Bagian Dua Puluh Satu : Kekecewaan Terbesar

478 26 17
                                    

"Sekarang lo di mana?!"

Angga hanya bisa memejamkan matanya setiap kali Kevin menaikkan volume suaranya. Dia lalu menatap ke gerbang sekolahnya yang dibuka oleh security. Sebuah mobil berwarna hitam dan motor terlihat melaju melewatinya hingga benar-benar meninggalkan area sekolah.

"Gue di sekolah. Daffa pulang, Vin. Anak-anak yang tadi masuk ruangan Kepala Sekolah disuruh pulang. Orang tua mereka juga dipanggil."

Panggilan langsung di tutup oleh Kevin secara sepihak. Angga hanya membuang napasnya. Dia benar-benar tidak tahu harus bereaksi seperti apa. Sedih, marah, kecewa, dia tidak tahu.

Andai aja gue tadi ngikutin lo, Daf. Andai aja sejak dulu gue jauhin lo sama Beny. Andai aja gue tahu masalah lo. Andai aja-

Angga mengacak rambutnya hingga kusut. Cowok itu memukul dinding di dekatnya hingga tangannya memerah.

"Sorry, Daf. Gue gagal jadi temen lo." Napas Angga tersengal. Dadanya sesak, tidak percaya dengan apa yang terjadi dengan sahabatnya itu. Dia benar-benar tidak menyangka. Sosok Daffa yang selama ini menjadi panutannya, sosok yang disegani oleh begitu banyak orang di sekolahnya, menuai berbagai prestasi, kini malah menghancurkan masa depannya sendiri. Apa yang dipikirkannya hingga bisa masuk ke pergaulan yang salah?

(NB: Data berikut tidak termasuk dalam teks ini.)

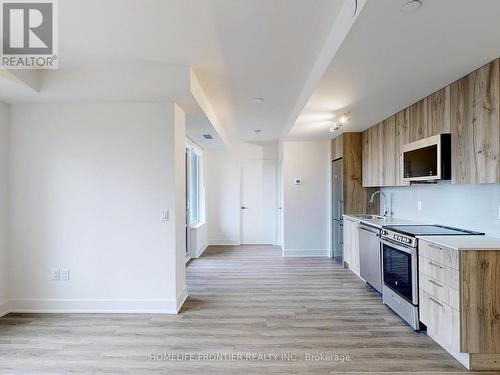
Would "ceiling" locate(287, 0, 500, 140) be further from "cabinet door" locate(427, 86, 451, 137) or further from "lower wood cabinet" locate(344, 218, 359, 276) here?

Narkoba sama sekali bukan jalan keluarnya, Daf. Bukan. Sesulit apa pun masalah lo, narkoba enggak akan pernah bisa ngebantu. Lo salah, Daffa! batin Angga. Dia harap ini mimpi. Namun sayang sekali karena Tuhan tidak memberinya kesempatan untuk bangun.

Di seberang sana, Kevin mengusap wajahnya kasar. Rahangnya mengeras dan kedua tangannya mengepal kuat. Dia pun memasukkan kembali ponselnya ke dalam saku celana dan langsung melajukan motornya dengan kecepatan tinggi. Membelah jalanan kota tanpa peduli dengan suasananya yang ramai.

Harusnya gue sadar sejak awal tentang kedekatan lo sama Beny. Harusnya gue nyari tahu semuanya. Cukup gue yang berengsek di sini, Daf. Jangan lo.

Kevin menaikkan lagi kecepatan motornya. Dia benar-benar diselimuti amarah. Dia kecewa. Dia menyesal. Menyesal karena merasa gagal. Dia gagal menjaga sahabatnya sendiri.

Lima belas menit berlalu. Kevin sudah memarkirkan motornya di depan sebuah rumah. Dia sudah sampai sejak tadi dan tidak berniat sama sekali turun dari motornya. Bahkan seorang asisten rumah tangga di sana sempat menyuruhnya masuk atau sekadar menawarkan minum, dan langsung ditolak oleh Kevin. Membuatnya di tatap oleh ART itu, merasa tidak biasa saat Kevin datang ke sana saat siang hari. Apalagi ini masih jam sekolah dan Kevin yang masih mengenakan seragam.

"Mas Daffa masih sekolah. Kok Mas Kevin tumben udah ke sini?" tanya Bi Lilis. Kevin sudah cukup mengenal wanita paruh baya itu karena dia sudah sering ke sana.

"Bibi masuk aja. Aku nunggu di sini," ucap Kevin tanpa mengalihkan pandangannya.

Bi Lilis pun hanya mengangguk patuh. Dia tidak ingin membuat mood Kevin semakin memburuk. Namun sebelum ia benar-benar berbalik, matanya menangkap ke sebuah mobil yang baru saja memasuki halaman rumah. Kedua alisnya bertaut, apalagi saat sebuah motor yang berada di belakangnya.

"Loh ... Mas Daffa kok tumben udah pulang?" gumam Bi Lilis.

Sementara Kevin tidak melepaskan tatapannya sama sekali dari Daffa. Cowok itu memberhentikan motornya, tidak lama setelah mobil milik Rafael. Kevin pun segera mendekat dengan langkah lebar tepat saat Daffa membuka helm dan menampakkan wajahnya yang suram. Tidak ada ekspresi apa pun di sana.

Rafael menyadari kedatangan Kevin saat memasuki halaman rumahnya. Dia melihat Kevin yang berjalan mendekat ke arah putranya dan langsung mengunci pintu mobil tanpa berniat keluar.